Cluster Sampling It is sometimes called area sampling, the population is divided into groups or clusters, usually based upon geographic location, and these clusters contain data values which are heterogenous. A simple random sample of clusters is selected to represent the population. Ideally, the clusters should be similar and be a representative small-scale version of the overall population.

CLUSTER SAMPLING……. 20 Advantages : Cuts down on the cost of preparing a sampling frame. This can reduce travel and other administrative costs. Disadvantages: sampling error is higher for a simple random sample of same size. Often used to evaluate vaccination coverage in EPI

CLUSTER SAMPLING……. 21 Identification of clusters List all cities, towns, villages & wards of cities with their population falling in target area under study. Calculate cumulative population & divide by 30, this gives sampling interval. Select a random no. less than or equal to sampling interval having same no. of digits. This forms 1 st cluster. Random no.+ sampling interval = population of 2 nd cluster. Second cluster + sampling interval = 4 th cluster. Last or 30 th cluster = 29 th cluster + sampling interval

Difference Between Strata and Clusters 22 Although strata and clusters are both non-overlapping subsets of the population, they differ in several ways. All strata are represented in the sample; but only a subset of clusters are in the sample. With stratified sampling, the best survey results occur when elements within strata are internally homogeneous . However, with cluster sampling, the best results occur when elements within clusters are internally heterogeneous

Example. A statistician wants to determine the number of children per family in Tarlac City. To minimize the cost of selecting a sample, the statistician decides to divide the city of Tarlac into Barangays (clusters) and use the cluster sampling procedure to select the sample. A random sample of the Barangays are selected and every family on the Barangay are interviewed to determine the number of children in the family.

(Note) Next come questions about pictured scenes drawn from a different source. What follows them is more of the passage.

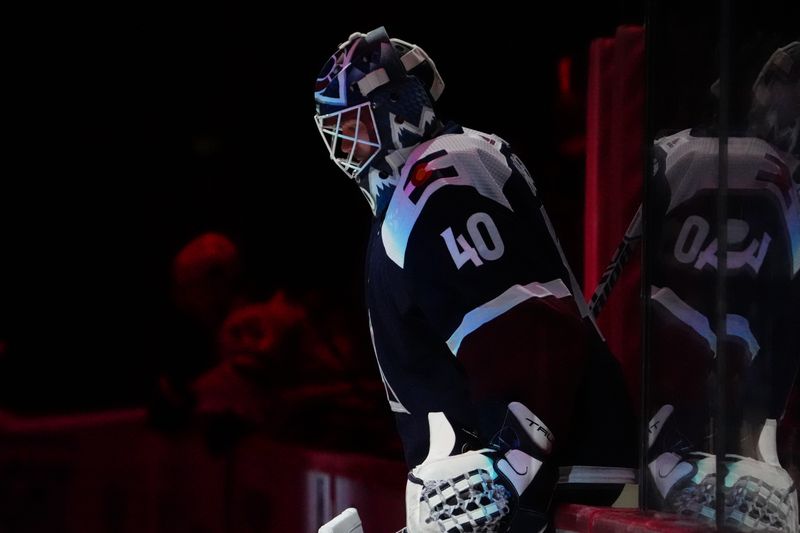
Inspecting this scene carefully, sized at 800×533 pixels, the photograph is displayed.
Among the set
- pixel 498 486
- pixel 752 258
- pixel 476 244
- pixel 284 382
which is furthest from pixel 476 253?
pixel 284 382

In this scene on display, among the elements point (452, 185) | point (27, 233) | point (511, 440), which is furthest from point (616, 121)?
point (27, 233)

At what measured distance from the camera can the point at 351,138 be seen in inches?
57.4

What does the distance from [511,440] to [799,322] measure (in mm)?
475

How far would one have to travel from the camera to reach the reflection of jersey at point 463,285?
126 centimetres

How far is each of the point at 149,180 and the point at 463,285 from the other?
1935 millimetres

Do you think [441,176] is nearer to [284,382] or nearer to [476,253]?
[476,253]

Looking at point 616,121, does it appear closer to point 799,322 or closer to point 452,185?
point 452,185

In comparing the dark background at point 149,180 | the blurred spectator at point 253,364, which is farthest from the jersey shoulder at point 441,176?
the blurred spectator at point 253,364

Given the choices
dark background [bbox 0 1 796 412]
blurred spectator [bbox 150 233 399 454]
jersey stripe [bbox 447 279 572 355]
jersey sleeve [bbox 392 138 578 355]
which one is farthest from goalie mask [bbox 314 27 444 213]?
blurred spectator [bbox 150 233 399 454]

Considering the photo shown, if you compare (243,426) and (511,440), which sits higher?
(511,440)

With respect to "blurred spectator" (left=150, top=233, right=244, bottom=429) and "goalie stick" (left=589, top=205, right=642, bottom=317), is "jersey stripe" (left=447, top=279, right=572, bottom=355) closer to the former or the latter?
"goalie stick" (left=589, top=205, right=642, bottom=317)

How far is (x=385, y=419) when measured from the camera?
287cm

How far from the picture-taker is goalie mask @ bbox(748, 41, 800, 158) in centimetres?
80

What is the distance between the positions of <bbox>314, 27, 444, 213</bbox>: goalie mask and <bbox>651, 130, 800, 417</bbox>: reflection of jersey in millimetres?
457
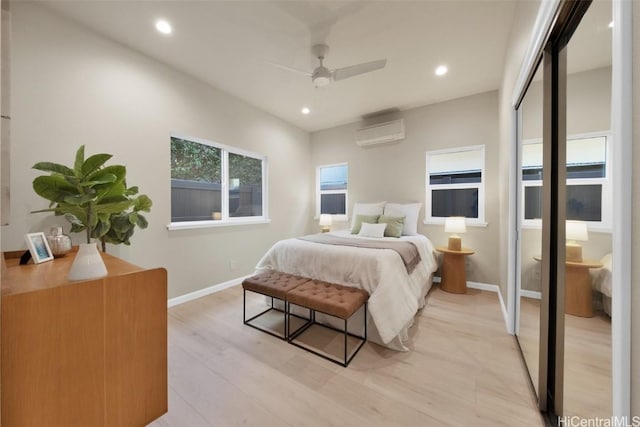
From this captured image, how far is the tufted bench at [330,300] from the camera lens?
1.71 meters

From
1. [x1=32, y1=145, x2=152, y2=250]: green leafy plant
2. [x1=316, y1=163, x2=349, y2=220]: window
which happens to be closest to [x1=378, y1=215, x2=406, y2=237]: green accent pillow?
[x1=316, y1=163, x2=349, y2=220]: window

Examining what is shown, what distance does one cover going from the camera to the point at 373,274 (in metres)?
2.01

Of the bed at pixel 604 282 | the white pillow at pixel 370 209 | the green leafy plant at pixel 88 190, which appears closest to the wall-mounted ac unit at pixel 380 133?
the white pillow at pixel 370 209

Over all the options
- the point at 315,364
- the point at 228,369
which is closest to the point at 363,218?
the point at 315,364

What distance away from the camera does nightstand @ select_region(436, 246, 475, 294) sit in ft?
10.2

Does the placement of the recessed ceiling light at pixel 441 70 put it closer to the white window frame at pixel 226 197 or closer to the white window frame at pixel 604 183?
the white window frame at pixel 604 183

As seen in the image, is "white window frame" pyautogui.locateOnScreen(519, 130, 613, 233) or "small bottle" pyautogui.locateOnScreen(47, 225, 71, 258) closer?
"white window frame" pyautogui.locateOnScreen(519, 130, 613, 233)

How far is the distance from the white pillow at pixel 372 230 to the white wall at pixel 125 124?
165 centimetres

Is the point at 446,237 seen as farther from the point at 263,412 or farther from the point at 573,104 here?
the point at 263,412

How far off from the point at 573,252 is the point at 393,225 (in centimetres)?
231

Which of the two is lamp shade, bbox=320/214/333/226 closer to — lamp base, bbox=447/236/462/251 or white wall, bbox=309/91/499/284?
white wall, bbox=309/91/499/284

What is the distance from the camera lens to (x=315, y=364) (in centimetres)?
173

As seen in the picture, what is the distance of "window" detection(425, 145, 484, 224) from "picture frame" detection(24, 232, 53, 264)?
4.03 m

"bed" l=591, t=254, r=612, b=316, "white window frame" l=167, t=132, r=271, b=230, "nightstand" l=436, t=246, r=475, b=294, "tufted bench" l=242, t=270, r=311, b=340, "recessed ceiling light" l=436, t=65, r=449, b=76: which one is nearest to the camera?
"bed" l=591, t=254, r=612, b=316
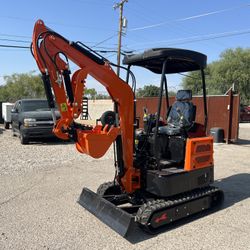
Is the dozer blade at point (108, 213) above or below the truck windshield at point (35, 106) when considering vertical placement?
below

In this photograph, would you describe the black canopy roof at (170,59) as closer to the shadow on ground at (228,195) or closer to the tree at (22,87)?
the shadow on ground at (228,195)

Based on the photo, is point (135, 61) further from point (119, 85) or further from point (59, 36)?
point (59, 36)

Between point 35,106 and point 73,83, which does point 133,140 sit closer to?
point 73,83

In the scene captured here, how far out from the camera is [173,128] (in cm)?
599

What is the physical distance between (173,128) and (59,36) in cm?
235

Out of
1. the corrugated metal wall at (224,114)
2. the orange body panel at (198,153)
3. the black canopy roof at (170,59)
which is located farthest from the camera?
the corrugated metal wall at (224,114)

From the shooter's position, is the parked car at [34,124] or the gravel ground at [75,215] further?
the parked car at [34,124]

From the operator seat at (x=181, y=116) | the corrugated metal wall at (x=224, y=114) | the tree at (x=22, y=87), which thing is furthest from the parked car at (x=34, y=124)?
the tree at (x=22, y=87)

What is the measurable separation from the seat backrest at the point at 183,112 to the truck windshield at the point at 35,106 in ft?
30.9

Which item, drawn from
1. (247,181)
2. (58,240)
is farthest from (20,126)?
(58,240)

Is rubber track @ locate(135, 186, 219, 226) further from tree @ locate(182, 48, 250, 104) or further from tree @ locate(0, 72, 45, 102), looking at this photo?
tree @ locate(0, 72, 45, 102)

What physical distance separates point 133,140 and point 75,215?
1.52 m

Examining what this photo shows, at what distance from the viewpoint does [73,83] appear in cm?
532

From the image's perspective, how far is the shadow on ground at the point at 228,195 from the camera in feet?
16.3
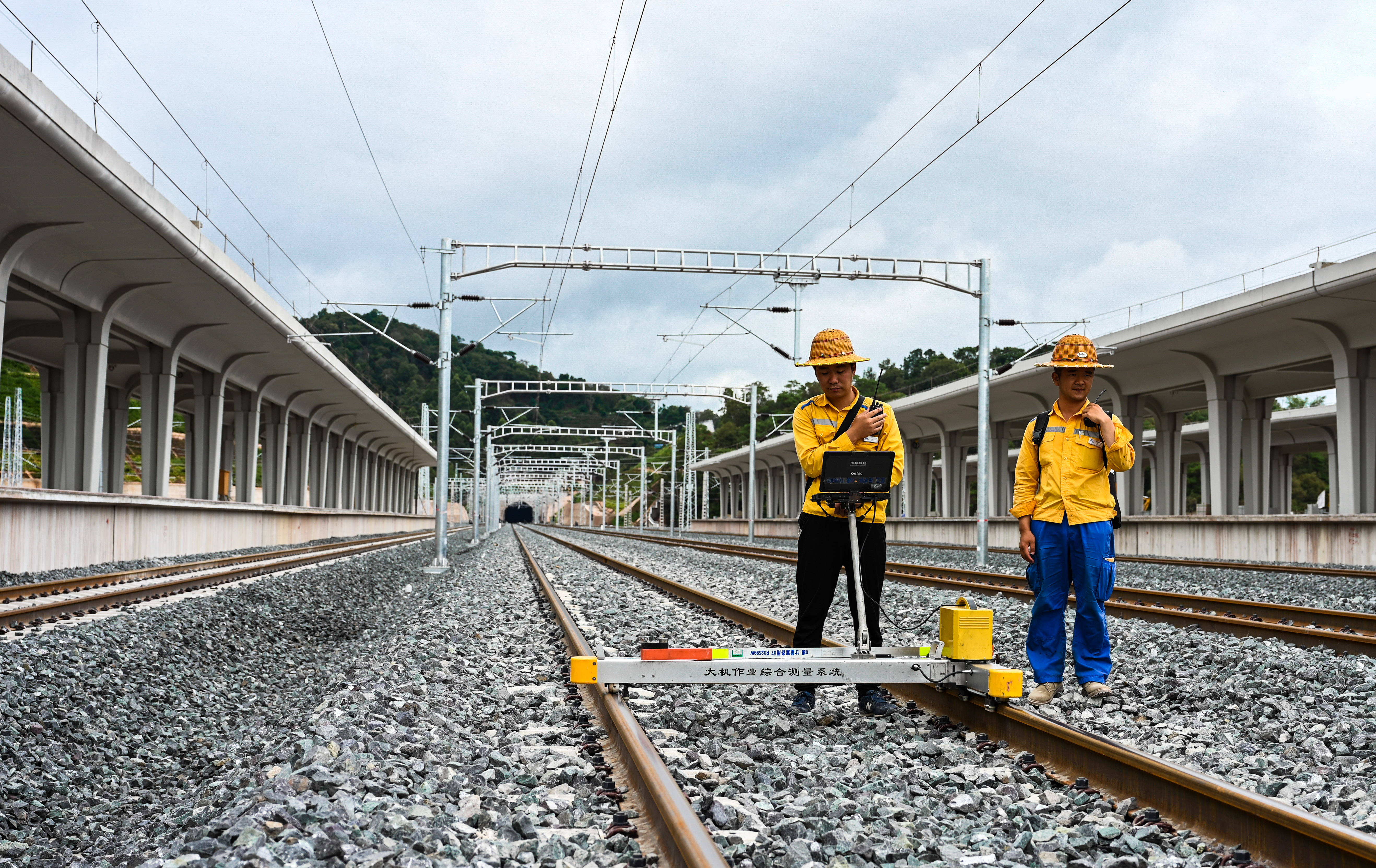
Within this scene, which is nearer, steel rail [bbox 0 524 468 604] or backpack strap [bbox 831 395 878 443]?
backpack strap [bbox 831 395 878 443]

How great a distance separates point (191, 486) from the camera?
34.1 m

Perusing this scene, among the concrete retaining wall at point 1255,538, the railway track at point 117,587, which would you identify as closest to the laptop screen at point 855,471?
the railway track at point 117,587

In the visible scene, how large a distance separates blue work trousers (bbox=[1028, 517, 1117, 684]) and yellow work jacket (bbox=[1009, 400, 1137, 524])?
73 millimetres

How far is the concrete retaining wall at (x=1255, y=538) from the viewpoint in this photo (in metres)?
20.5

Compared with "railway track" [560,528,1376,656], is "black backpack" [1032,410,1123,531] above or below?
above

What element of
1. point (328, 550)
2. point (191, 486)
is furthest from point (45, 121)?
point (191, 486)

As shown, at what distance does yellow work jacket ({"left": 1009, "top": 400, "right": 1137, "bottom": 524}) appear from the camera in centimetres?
586

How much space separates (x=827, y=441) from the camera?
5.80 meters

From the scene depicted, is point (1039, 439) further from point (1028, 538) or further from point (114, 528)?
point (114, 528)

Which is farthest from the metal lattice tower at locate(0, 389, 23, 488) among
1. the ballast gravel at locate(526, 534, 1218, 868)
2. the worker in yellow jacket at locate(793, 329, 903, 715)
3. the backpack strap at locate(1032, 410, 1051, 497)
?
the backpack strap at locate(1032, 410, 1051, 497)

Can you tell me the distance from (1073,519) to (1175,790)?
2.18m

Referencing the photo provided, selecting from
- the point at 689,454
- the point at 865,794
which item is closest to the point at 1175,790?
the point at 865,794

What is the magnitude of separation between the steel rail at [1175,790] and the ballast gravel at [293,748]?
1.96m

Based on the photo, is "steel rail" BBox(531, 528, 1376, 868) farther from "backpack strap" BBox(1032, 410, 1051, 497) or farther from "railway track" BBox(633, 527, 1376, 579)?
"railway track" BBox(633, 527, 1376, 579)
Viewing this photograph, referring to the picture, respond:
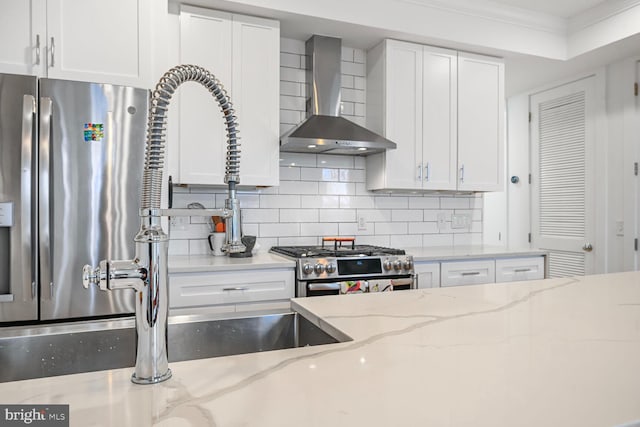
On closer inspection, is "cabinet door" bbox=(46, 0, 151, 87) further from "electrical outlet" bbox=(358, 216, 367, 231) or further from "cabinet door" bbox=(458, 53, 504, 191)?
"cabinet door" bbox=(458, 53, 504, 191)

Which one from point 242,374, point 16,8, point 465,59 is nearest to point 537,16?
point 465,59

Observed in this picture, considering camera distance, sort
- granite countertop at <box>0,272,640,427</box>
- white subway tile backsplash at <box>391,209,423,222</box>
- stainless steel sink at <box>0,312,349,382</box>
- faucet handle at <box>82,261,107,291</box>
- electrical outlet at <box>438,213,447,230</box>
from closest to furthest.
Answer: granite countertop at <box>0,272,640,427</box>, faucet handle at <box>82,261,107,291</box>, stainless steel sink at <box>0,312,349,382</box>, white subway tile backsplash at <box>391,209,423,222</box>, electrical outlet at <box>438,213,447,230</box>

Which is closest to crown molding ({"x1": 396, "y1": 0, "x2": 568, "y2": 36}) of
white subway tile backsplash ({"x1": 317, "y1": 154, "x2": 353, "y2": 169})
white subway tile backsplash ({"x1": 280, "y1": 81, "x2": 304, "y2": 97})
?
white subway tile backsplash ({"x1": 280, "y1": 81, "x2": 304, "y2": 97})

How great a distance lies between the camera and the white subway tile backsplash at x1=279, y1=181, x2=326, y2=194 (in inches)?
130

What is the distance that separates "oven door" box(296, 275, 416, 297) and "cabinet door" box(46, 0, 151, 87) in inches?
55.5

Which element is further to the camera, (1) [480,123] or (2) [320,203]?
(1) [480,123]

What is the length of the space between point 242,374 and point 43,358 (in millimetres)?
640

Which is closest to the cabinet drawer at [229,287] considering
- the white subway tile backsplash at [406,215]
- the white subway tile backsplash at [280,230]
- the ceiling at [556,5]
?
the white subway tile backsplash at [280,230]

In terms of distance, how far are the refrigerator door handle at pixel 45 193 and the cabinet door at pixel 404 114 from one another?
2.09 m

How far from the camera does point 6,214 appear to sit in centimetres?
197

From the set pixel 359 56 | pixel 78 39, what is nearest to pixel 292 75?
pixel 359 56

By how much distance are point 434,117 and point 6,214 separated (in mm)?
2724

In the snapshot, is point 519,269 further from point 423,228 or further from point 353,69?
point 353,69

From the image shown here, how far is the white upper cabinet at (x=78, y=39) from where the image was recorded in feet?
7.11
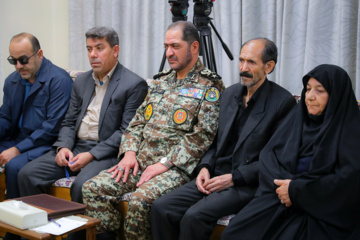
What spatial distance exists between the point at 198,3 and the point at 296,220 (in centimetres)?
157

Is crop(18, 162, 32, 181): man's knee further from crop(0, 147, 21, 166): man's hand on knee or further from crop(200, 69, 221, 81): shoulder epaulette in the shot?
crop(200, 69, 221, 81): shoulder epaulette

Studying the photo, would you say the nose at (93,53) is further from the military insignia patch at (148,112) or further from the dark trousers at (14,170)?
the dark trousers at (14,170)

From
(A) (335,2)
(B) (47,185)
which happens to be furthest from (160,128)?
(A) (335,2)

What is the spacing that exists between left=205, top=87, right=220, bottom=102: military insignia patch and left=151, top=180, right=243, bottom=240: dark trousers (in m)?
0.52

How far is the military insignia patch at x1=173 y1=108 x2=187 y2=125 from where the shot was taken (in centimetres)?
243

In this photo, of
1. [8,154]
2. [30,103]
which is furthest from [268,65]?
[8,154]

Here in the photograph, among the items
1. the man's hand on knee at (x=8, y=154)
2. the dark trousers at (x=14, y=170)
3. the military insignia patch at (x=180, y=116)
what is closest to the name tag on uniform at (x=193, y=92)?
A: the military insignia patch at (x=180, y=116)

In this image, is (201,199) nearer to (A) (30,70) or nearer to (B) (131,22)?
(A) (30,70)

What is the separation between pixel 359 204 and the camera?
5.79 ft

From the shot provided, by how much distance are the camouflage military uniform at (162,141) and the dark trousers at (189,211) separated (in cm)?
11

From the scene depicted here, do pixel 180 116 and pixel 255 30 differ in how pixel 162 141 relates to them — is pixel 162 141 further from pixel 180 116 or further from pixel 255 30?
pixel 255 30

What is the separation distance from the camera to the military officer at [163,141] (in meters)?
2.25

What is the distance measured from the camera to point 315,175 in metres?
1.79

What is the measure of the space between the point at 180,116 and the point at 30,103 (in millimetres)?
1173
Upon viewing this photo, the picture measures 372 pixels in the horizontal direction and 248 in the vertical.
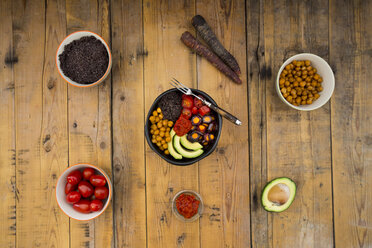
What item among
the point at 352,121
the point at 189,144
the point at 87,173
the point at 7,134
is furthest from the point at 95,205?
the point at 352,121

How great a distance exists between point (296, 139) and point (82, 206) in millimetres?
1235

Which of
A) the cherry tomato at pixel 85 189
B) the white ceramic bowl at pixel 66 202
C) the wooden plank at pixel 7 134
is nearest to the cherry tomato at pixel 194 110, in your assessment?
the white ceramic bowl at pixel 66 202

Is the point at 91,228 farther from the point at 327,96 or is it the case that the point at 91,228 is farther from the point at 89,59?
the point at 327,96

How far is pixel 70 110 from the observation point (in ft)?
4.66

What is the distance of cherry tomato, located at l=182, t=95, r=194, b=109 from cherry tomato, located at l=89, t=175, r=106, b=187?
57cm

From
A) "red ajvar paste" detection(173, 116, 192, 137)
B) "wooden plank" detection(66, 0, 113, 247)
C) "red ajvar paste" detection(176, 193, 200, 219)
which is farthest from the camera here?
"wooden plank" detection(66, 0, 113, 247)

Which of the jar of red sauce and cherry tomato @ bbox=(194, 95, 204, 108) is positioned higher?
cherry tomato @ bbox=(194, 95, 204, 108)

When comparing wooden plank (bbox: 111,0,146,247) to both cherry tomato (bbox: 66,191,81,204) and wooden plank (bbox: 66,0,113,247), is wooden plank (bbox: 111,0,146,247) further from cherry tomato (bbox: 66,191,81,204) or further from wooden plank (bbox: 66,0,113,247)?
cherry tomato (bbox: 66,191,81,204)

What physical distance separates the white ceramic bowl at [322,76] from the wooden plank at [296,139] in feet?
0.39

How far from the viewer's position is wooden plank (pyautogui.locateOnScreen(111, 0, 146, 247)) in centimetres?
141

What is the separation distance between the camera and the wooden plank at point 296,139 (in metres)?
1.43

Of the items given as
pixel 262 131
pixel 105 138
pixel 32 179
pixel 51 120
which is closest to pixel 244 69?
pixel 262 131

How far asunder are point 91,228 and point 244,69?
4.17 ft

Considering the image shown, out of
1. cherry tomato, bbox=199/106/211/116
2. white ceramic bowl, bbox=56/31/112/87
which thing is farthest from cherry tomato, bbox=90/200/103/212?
cherry tomato, bbox=199/106/211/116
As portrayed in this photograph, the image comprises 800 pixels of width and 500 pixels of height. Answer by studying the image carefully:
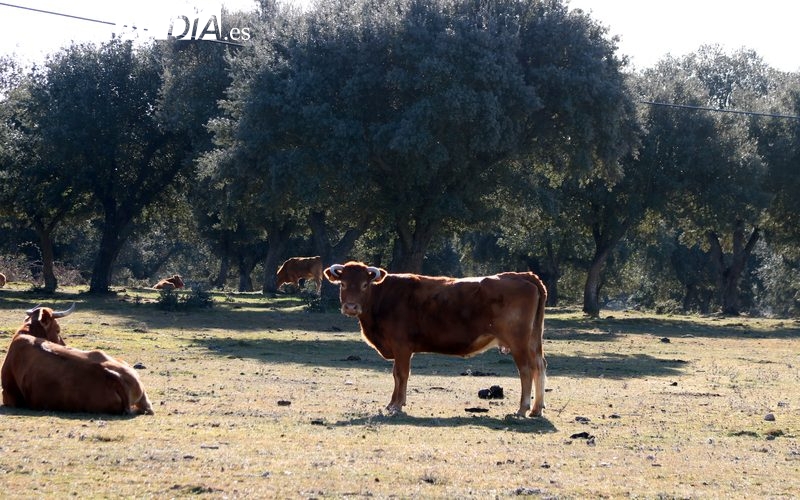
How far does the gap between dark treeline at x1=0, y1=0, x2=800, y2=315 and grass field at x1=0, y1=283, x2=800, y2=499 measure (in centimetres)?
959

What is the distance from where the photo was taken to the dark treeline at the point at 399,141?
35781 mm

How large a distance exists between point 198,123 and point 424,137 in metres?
13.2

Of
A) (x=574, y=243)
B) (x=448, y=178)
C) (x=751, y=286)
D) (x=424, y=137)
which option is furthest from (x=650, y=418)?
(x=751, y=286)

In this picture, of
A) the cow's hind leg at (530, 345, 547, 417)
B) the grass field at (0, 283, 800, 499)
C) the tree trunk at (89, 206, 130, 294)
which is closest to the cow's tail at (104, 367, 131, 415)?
the grass field at (0, 283, 800, 499)

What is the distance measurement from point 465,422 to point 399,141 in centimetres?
2055

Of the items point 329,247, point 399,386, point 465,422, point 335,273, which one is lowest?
point 465,422

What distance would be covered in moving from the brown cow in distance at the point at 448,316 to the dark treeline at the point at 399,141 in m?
18.4

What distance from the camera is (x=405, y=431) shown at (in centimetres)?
1331

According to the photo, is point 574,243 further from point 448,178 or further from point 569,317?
point 448,178

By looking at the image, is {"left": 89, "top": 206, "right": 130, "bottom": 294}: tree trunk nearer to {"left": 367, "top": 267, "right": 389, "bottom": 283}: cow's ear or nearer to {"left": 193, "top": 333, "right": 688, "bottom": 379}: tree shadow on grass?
{"left": 193, "top": 333, "right": 688, "bottom": 379}: tree shadow on grass

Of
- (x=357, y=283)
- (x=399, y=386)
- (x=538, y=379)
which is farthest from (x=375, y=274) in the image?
(x=538, y=379)

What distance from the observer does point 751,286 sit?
83188mm

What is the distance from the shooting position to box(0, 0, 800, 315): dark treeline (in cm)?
3578

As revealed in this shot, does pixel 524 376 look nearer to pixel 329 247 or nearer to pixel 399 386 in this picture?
pixel 399 386
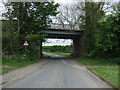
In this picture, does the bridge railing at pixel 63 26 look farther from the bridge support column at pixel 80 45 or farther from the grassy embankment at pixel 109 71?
the grassy embankment at pixel 109 71

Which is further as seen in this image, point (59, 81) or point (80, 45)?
point (80, 45)

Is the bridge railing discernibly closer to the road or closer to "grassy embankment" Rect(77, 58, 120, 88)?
"grassy embankment" Rect(77, 58, 120, 88)

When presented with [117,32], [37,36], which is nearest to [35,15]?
[37,36]

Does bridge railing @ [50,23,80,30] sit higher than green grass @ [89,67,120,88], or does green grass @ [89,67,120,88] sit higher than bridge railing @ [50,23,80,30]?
bridge railing @ [50,23,80,30]

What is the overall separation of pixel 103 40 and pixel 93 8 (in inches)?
286

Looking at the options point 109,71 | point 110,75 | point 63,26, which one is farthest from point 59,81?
point 63,26

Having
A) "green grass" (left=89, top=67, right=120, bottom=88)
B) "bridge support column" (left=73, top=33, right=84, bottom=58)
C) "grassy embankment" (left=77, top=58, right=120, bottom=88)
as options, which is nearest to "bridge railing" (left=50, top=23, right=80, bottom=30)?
"bridge support column" (left=73, top=33, right=84, bottom=58)

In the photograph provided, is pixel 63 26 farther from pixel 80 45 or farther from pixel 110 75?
pixel 110 75

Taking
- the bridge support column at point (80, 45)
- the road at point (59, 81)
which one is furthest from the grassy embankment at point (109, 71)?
the bridge support column at point (80, 45)

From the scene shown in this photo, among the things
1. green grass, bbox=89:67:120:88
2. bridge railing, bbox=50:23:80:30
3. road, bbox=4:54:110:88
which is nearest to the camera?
road, bbox=4:54:110:88

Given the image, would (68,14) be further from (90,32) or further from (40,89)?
(40,89)

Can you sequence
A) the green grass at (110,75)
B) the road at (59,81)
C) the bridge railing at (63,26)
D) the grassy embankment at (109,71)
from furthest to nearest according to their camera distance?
the bridge railing at (63,26), the grassy embankment at (109,71), the green grass at (110,75), the road at (59,81)

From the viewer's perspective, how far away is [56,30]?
97.3ft

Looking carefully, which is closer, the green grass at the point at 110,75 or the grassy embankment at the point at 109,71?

Multi-Stage Sampling It is done using a combination of different sampling techniques. Example. When selecting respondents for a national election survey, lottery method may be used to select regions and cities. Then, utilize stratified sampling to determine the number of respondents from the chosen areas and clusters.

Nonrandom SAMPLING A nonrandom sampling is used when the sample is not a proportion of the population and when there is no system in selecting a sample. This is often used by the researchers to elicit and gather quick responses for questions which do not require confidentiality. The researcher states prejudice in the choice of the sample giving the members of the population unequal chances to be selected.

TYPES OF NONRANDOM SAMPLING

Quota Sampling The researcher limits the number of his samples based on the required number of the subject under investigation. The population is first segmented into mutually exclusive subgroups, then judgement used to select subjects or units from each segment is based on the specified proportion. For example, an interviewer may be told to sample 200 females and 300 males between age 45 and 60.

Convenience Sampling The researcher conducts a study at his convenient time, preferred place, or venue. It is the most convenient and fastest sampling technique that make use of telephone, mobile phones, or the internet. It simply uses results that are readily available.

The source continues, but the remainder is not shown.